What are some of the things that politicians could do to improve our healthcare? They could:

  • Establish a national health insurance exchange where individuals, businesses, nonprofit organizations, and other entities could purchase private insurance. The government's role in administering the exchange should be to enforce insurers' promises, make sure that participating insurers have the financial strength to honor commitments, and provide clear information about cost, coverage, and quality.
  • Establish a risk-equalization fund compensating insurers in the national exchange for insuring less healthy individuals and charging insurers for insuring very healthy insureds. That would encourage insurers to compete based on cost and quality instead of their ability to attract healthier insureds.
  • Allow insurers to offer health-status insurance, which guarantees that the insured can purchase a policy from any insurer at the rates offered healthy individuals even if the person's health has deteriorated.
  • Eliminate mandated benefits so that insurers can offer lower-priced policies tailored to the needs of the insured. Let insurers give discounts for healthy behavior (e.g., not smoking, controlling weight and blood pressure, and monitoring blood sugar levels).
  • Replace the current tax exclusion for healthcare benefits provided by employers with an income tax credit that is available to everyone, refundable (meaning that those with little or no tax liability can receive it), payable in advance, and assignable to an insurer.
  • Help lower-income individuals obtain insurance by automatically enrolling them in a high-deductible insurance plan covering major expenses (but allow a change in plans). Make up any difference between the income tax credit and the cost of the plan, and separately provide funds covering the deductible.
  • Reduce defensive medicine by establishing health courts run by experts and protecting providers who follow recommended guidelines. Providers who don't follow such guidelines should be sanctioned.
  • Encourage healthcare providers to be innovative in improving quality and controlling costs by eliminating rules that discourage disclosure of prices, restrict collaboration among providers, and limit the services for which providers can receive payment (e.g., physicians may not be able to charge for telephone and e-mail consultations).
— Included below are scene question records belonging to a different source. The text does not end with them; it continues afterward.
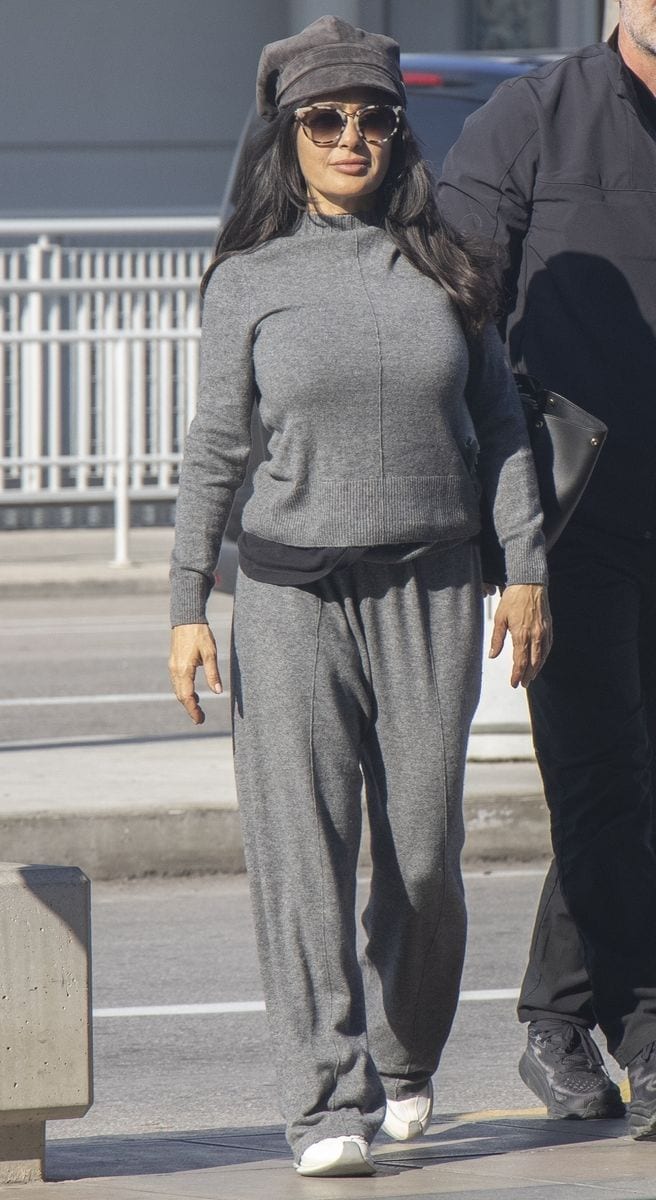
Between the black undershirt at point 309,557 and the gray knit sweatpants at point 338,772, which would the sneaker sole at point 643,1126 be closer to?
the gray knit sweatpants at point 338,772

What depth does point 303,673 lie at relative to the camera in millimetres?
3512

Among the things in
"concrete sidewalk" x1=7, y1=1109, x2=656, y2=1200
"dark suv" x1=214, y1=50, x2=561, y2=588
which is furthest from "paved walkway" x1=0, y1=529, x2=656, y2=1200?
"dark suv" x1=214, y1=50, x2=561, y2=588

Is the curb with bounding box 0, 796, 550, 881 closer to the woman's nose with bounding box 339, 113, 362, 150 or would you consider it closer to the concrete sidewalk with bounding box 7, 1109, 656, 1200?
the concrete sidewalk with bounding box 7, 1109, 656, 1200

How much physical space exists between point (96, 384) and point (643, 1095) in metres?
9.69

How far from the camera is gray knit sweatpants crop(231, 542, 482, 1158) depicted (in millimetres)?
3523

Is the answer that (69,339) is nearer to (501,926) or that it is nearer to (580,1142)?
(501,926)

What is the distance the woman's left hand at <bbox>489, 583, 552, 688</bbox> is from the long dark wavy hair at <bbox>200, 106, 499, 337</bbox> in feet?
1.39

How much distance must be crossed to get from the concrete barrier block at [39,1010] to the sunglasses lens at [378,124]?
1274mm

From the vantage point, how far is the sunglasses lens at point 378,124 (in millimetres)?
3553

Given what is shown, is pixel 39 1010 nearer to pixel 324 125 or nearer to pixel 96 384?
pixel 324 125

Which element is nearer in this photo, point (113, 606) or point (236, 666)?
point (236, 666)

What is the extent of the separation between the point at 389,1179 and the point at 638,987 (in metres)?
0.67

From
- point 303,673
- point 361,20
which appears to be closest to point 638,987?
point 303,673

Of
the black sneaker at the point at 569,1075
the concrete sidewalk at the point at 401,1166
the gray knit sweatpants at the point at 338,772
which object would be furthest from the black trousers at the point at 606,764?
the gray knit sweatpants at the point at 338,772
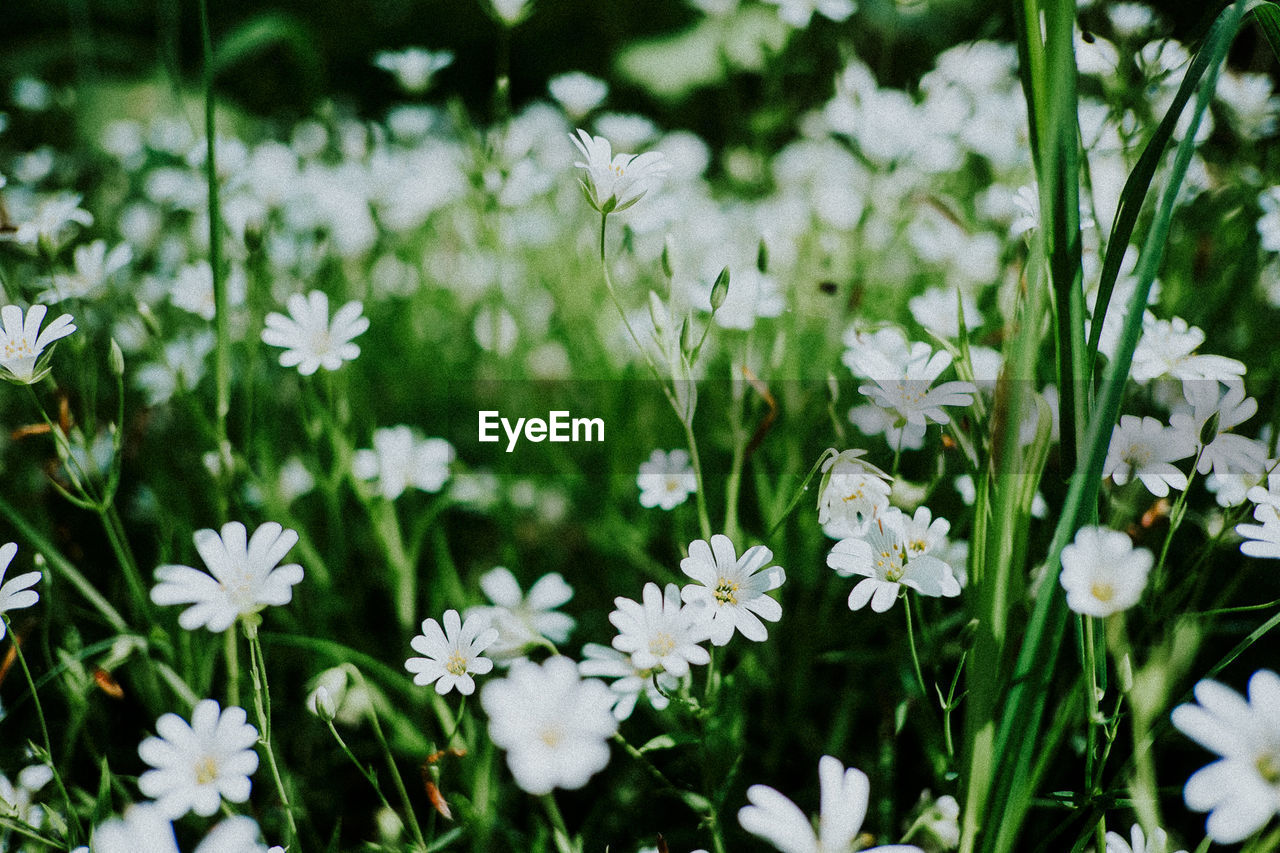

  • Increase the number of healthcare providers and let lower-cost providers perform services that don't have to be done by physicians.

The free market allocates resources the way the individual wants, not the way the government decides the individual should want. The free market encourages innovation; government encourages conformity. Advances are made through individual ingenuity, not government directives. There is no limit to the improvements that could be made to our healthcare if market forces were unleashed.